Those who are regular readers of this blog know that I am a working mom who has and always will struggle with the decision to delegate a large chunk of childcare to another caretaker. This has never been an easy choice and I am still plagued by constant worries about my child’s safety and happiness as a result of the choices that Evan and I make. This post is intended to discuss some of the considerations we made when deciding how to best care for Sophia’s welfare after her birth.
We were the first among our circle of friends to have a child and found the decision on how to best care for Sophia very daunting. We didn’t know if daycare is something we wanted to pursue or if we should hire a nanny or if one of us should quit our job and become a stay-at-home parent. In the last two years, thankfully, quite a few of our friends have welcomed children. Some, like us, have nannies, others who have placed their children into childcare centers, and then some of our friends who rely on relatives for childcare.
I don’t have any experience with daycare centers, so I cannot comment on the pros and cons of those, except that in most cases, having two children in daycare is a financial burden equivalent to having a nanny. This is one of the reasons we decided against a daycare option along with the steep 1800$/month rate (3-9 month olds) that is standard in our neck of the woods. That reasoning eliminated this option and left us with a nanny vs. au pair option.

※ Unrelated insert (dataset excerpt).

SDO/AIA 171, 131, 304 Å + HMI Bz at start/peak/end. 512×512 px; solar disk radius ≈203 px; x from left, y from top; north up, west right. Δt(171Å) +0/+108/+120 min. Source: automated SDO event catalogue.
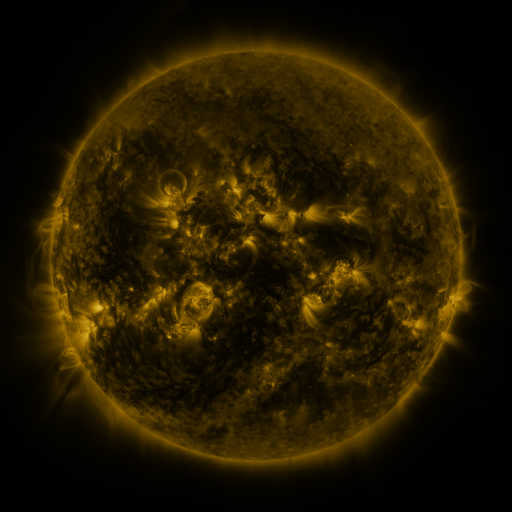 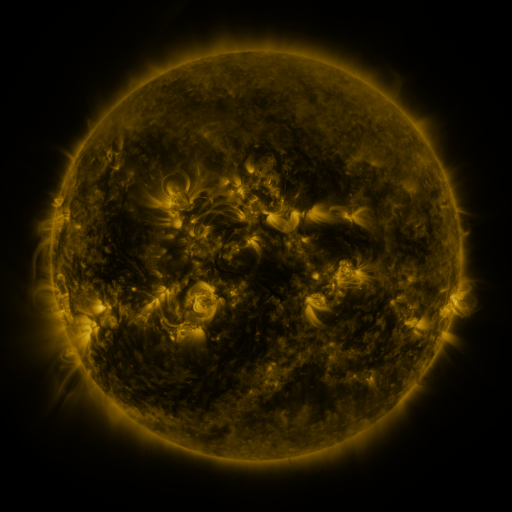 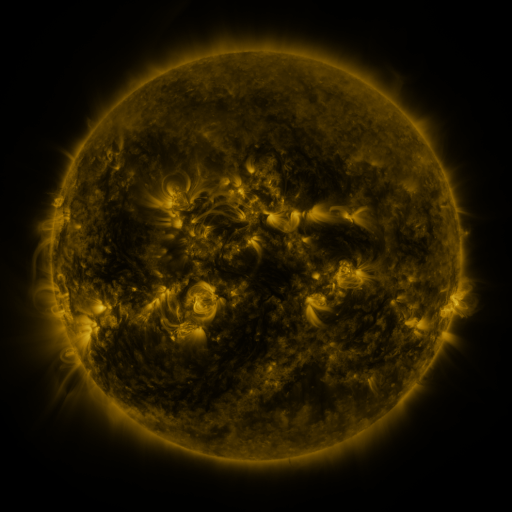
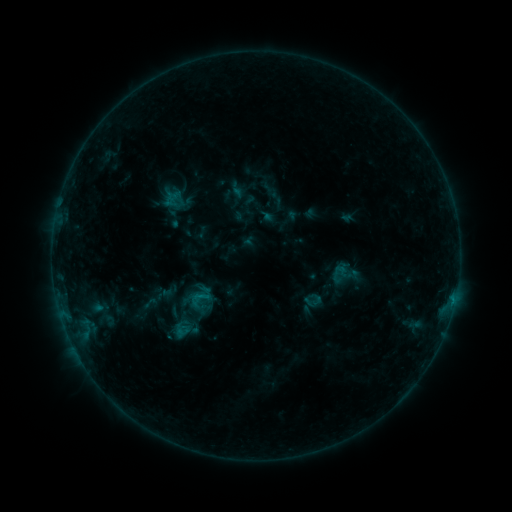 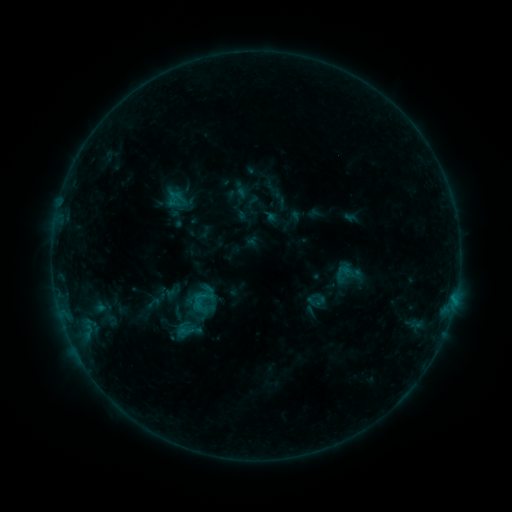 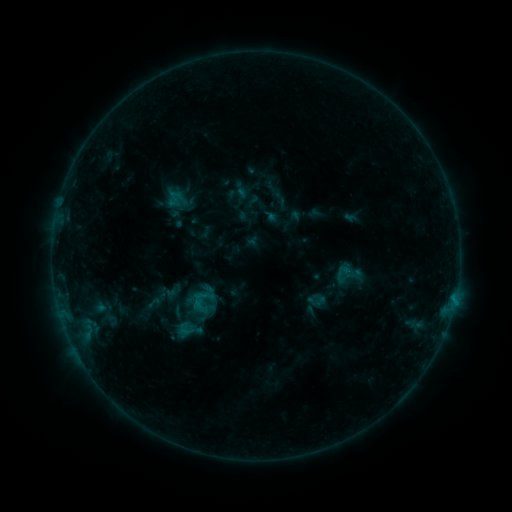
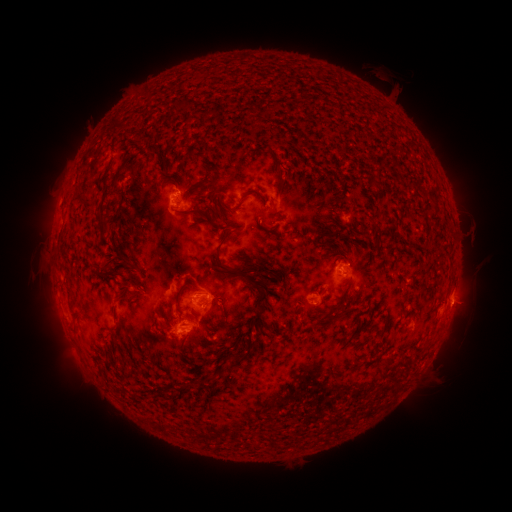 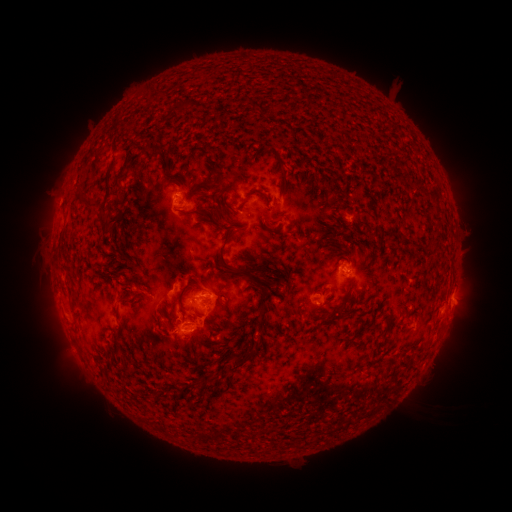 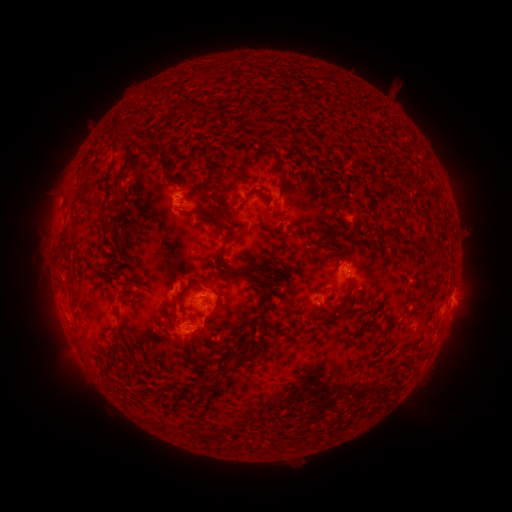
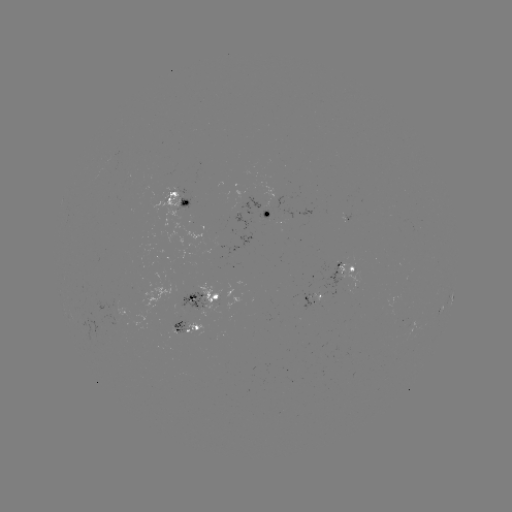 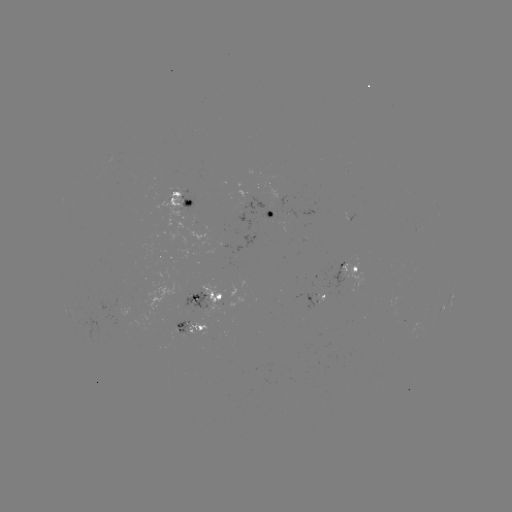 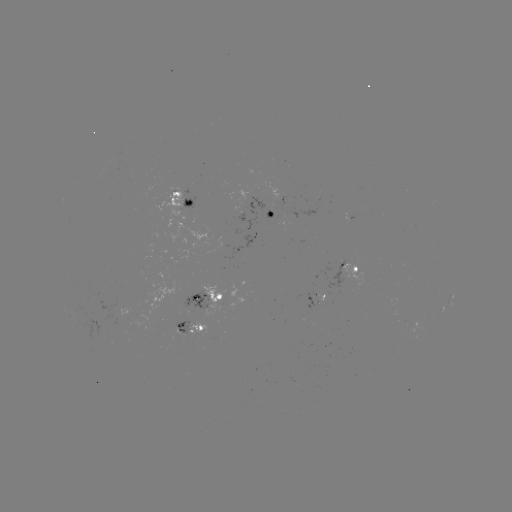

For those who are not familiar with the au pair program, it is a program run by the United States government that is intended to provide a means for young people from other countries to come and learn about America, master the English language and immerse themselves in the culture. The program stipulates that families pay an application/finders fee ranging from $5500-7500 to find an au pair, then offer room/board and a weekly salary of at least $192 for no more than 45 hours of childcare/domestic duties guaranteeing 1.5 days off/week and at least one full weekend/month. Au pairs are contracted for 6-12 month basis and families and au pairs can extend the contract based on a mutual agreement. In some cases, but not in all, the family is required to garner social security and medicare wages which adds to the overall financial burden on both the au pair and the family. Additionally, one would imagine that the family would need to provide the au pair with a vehicle, pay for health and car insurance, and provide a cell phone. Given the nature of the program (immersion in the culture) au pairs are expected and expecting to accompany the host family on outings and activities further adding to costs. Au pairs are also expected to take college courses and the host family is obligated to pay at least the first 500$ of the course fees. Lastly, there is the minor consideration of having live-in help. My general feeling is that since an au pair’s most obvious motivation to enter the program is to learn about the culture, master the language and maybe pick up a few college credits, child care is probably not their absolute first priority. That is not certainly not the case for all au pairs, but it is least likely to be for most. Secondly, with contracts ranging from 6-12 months, au pairs come and go — the separation and adjustment to a new individual in the family is difficult enough once that I would not want to go through the process multiple times. While 192$/week may seem like a bargain for 45 hours of childcare, the ultimate cost will quickly add up and that is not calculating the emotional cost of frequent caretaker changes.
Lastly, the nanny route… I can only speak for our nanny who we are very happy with. She is a nanny because she chooses to be one and enjoys spending time with children. She works forty hours a week and as a non-exempt employee is paid hourly. She earns 150% of her pay for any time over 40 hours. Her job description does not include any household chores and she is solely obligated to spend time with Sophia. She is contracted to prepare Sophia’s meals but we have never asked this of her as we prefer to cook ourselves as is evident in most of the weekending posts like here, here and here. I have previously been asked if the nanny cooks for us or cleans and my answer is a resounding no. The reason for this is simple: if I cannot master cooking/cleaning and taking care of Sophia all at once, then I am surely not going to request it from anyone else.
In general, I find trusting your child to someone else for any period of time to be incredibly difficult. I recall being incredibly stressed after going back to work not because working and having an infant at home was difficult, though it was, but rather because I was placing a helpless infant in the care of someone who I at that time did not know well. Do I regret my decision? No. Will I ever get a new nanny if our nanny chooses to move on? Probably not. I would rather move closer to my parents and ask my mom to retire early to help than find another nanny.
Just remember, childcare is a deeply personal choice.